Anny Modi : Il faut noter que, déjà d’entrée de jeu par rapport au processus électoral, nous avons une loi électorale qui n'a pas assez protégé les droits politiques des femmes candidates. C'est la première chose qui a exposé les femmes politiques à la vulnérabilité.
Le principe de parité, qui est constitutionnel, ne figure plus dans la loi électorale. Elle suggère une mesure incitative pour des listes qui auront respecté la représentativité hommes-femmes, qui seraient exemptées de payer des cautions. La conséquence de ça est que plusieurs femmes candidates au sein des partis politiques se sont vues écartées, alors qu'elles avaient l'intérêt, l'engagement et parfois même le moyen d’être élues.

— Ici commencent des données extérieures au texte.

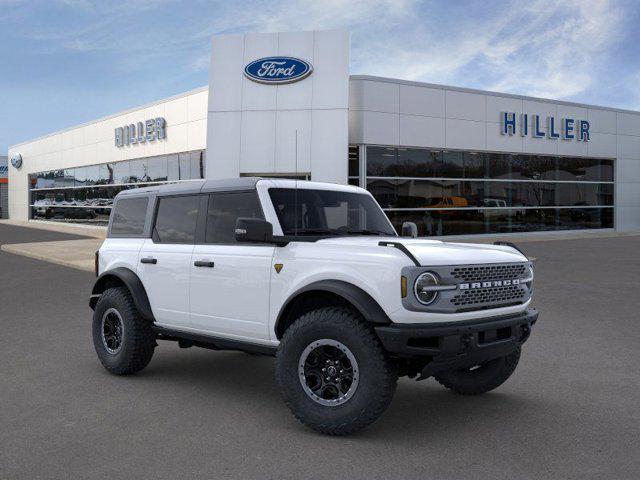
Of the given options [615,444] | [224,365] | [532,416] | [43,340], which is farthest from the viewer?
[43,340]

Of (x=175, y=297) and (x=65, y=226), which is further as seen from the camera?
(x=65, y=226)

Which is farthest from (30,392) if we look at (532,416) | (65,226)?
(65,226)

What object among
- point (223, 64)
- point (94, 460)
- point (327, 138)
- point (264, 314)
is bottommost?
point (94, 460)

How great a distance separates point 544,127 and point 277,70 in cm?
1404

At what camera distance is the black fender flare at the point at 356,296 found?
452 cm

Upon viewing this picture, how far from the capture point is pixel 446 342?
4477 mm

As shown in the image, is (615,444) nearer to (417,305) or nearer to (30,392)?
(417,305)

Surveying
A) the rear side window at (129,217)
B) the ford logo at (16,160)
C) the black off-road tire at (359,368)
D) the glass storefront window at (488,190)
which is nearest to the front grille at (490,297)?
the black off-road tire at (359,368)

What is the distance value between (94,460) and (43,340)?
4.27 m

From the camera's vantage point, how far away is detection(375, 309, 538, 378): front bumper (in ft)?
14.5

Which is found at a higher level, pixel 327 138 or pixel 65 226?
pixel 327 138

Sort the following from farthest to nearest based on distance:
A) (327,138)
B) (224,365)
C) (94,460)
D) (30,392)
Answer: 1. (327,138)
2. (224,365)
3. (30,392)
4. (94,460)

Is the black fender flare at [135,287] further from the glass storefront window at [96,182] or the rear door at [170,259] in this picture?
the glass storefront window at [96,182]

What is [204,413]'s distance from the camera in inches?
206
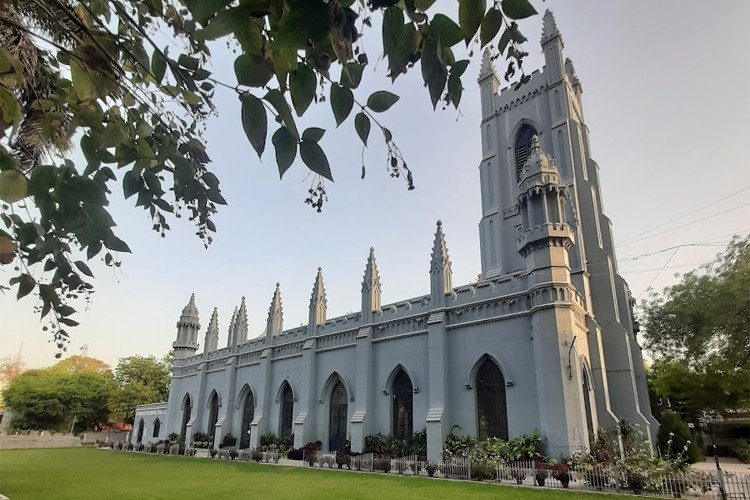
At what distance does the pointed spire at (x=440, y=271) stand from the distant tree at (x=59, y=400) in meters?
47.9

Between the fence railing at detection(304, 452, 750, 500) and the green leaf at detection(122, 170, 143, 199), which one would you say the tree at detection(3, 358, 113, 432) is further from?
the green leaf at detection(122, 170, 143, 199)

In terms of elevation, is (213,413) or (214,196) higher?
(214,196)

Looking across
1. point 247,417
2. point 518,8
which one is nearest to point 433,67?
point 518,8

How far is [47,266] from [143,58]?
1315mm

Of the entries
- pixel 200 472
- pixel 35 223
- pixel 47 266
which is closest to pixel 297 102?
pixel 35 223

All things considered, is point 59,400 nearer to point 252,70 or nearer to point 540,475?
point 540,475

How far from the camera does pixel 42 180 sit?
6.64ft

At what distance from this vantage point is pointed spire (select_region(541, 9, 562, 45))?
25.8m

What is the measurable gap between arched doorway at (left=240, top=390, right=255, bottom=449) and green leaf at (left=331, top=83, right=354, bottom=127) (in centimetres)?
3141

Les hommes dans la plupart des partis préfèrent avoir des femmes qu'ils peuvent contrôler. Ils ont rempli leur liste avec toutes sortes de femmes, sans tenir compte de leur engagement et de leur intérêt politique.
L’autre conséquence, c'est que les partis qui avaient les moyens ont proposé des listes rien qu'avec des hommes. Nous, en tant que femmes activistes, n'avions aucun moyen légal pour nous attaquer à ces listes sans femmes. La loi électorale n'a pas prévu des mesures contraignantes.
Les leaders politiques, n'ayant pas eu la contrainte d’intégrer les femmes, ne ressentent pas la contrainte de les protéger non plus. S'il y a des leaders qui n'ont proposé que des hommes sur leur liste, ou plus d'hommes que de femmes, ils n'ont pas pris de mesures pour limiter les risques auxquelles les femmes pouvaient être exposées pendant le processus électoral et surtout le jour du scrutin. Alors qu'on savait d’avance qu'il y aurait des tensions.